*DATA ROWS*.

============

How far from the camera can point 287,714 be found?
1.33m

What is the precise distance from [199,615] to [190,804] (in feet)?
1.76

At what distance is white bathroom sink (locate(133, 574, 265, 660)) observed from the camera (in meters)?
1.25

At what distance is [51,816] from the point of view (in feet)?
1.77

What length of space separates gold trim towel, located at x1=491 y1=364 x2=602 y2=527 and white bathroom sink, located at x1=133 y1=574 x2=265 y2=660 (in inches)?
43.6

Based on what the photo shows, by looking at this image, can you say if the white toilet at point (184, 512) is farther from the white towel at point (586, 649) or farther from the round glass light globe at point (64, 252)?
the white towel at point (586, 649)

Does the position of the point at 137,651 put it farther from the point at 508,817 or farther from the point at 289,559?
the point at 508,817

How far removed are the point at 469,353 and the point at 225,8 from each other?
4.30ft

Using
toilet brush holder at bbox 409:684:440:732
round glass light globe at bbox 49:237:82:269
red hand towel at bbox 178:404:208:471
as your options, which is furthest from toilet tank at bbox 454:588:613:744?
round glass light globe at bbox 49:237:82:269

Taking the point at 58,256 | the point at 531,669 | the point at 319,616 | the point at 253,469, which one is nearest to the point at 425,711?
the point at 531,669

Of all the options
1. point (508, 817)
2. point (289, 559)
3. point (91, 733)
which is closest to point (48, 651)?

============

Copy all of the entries above word for word, with every line in its original order.

How far from the camera can point 287,714 be found?
1.33m

What is the precise distance from [199,615] to [190,804] (in feet)?
1.76

At what distance is white bathroom sink (locate(133, 574, 265, 660)) observed from the camera (in meters)?
1.25

At what distance is [51,816] from the point of view (in feet)?
1.77

What length of space separates gold trim towel, located at x1=491 y1=364 x2=602 y2=527 and white bathroom sink, located at x1=133 y1=574 x2=265 y2=660 (in inches)?
43.6

Based on what the photo shows, by looking at this image, can you say if the white toilet at point (184, 512) is farther from the white towel at point (586, 649) or farther from the round glass light globe at point (64, 252)?
the white towel at point (586, 649)

Does the position of the point at 137,651 put it farther from the point at 508,817 or farther from the point at 289,559?
the point at 508,817

How far removed are the point at 469,353 and the point at 225,8 from each other?
4.30ft

Using
toilet brush holder at bbox 409:684:440:732
round glass light globe at bbox 49:237:82:269
red hand towel at bbox 178:404:208:471
as your options, which is furthest from toilet tank at bbox 454:588:613:744?
round glass light globe at bbox 49:237:82:269

Taking the point at 58,256 | the point at 531,669 | the point at 319,616 | the point at 253,469, which one is nearest to the point at 425,711?
the point at 531,669

Of all the options
1. point (508, 817)
2. point (289, 559)
3. point (91, 733)
which is closest to point (48, 651)?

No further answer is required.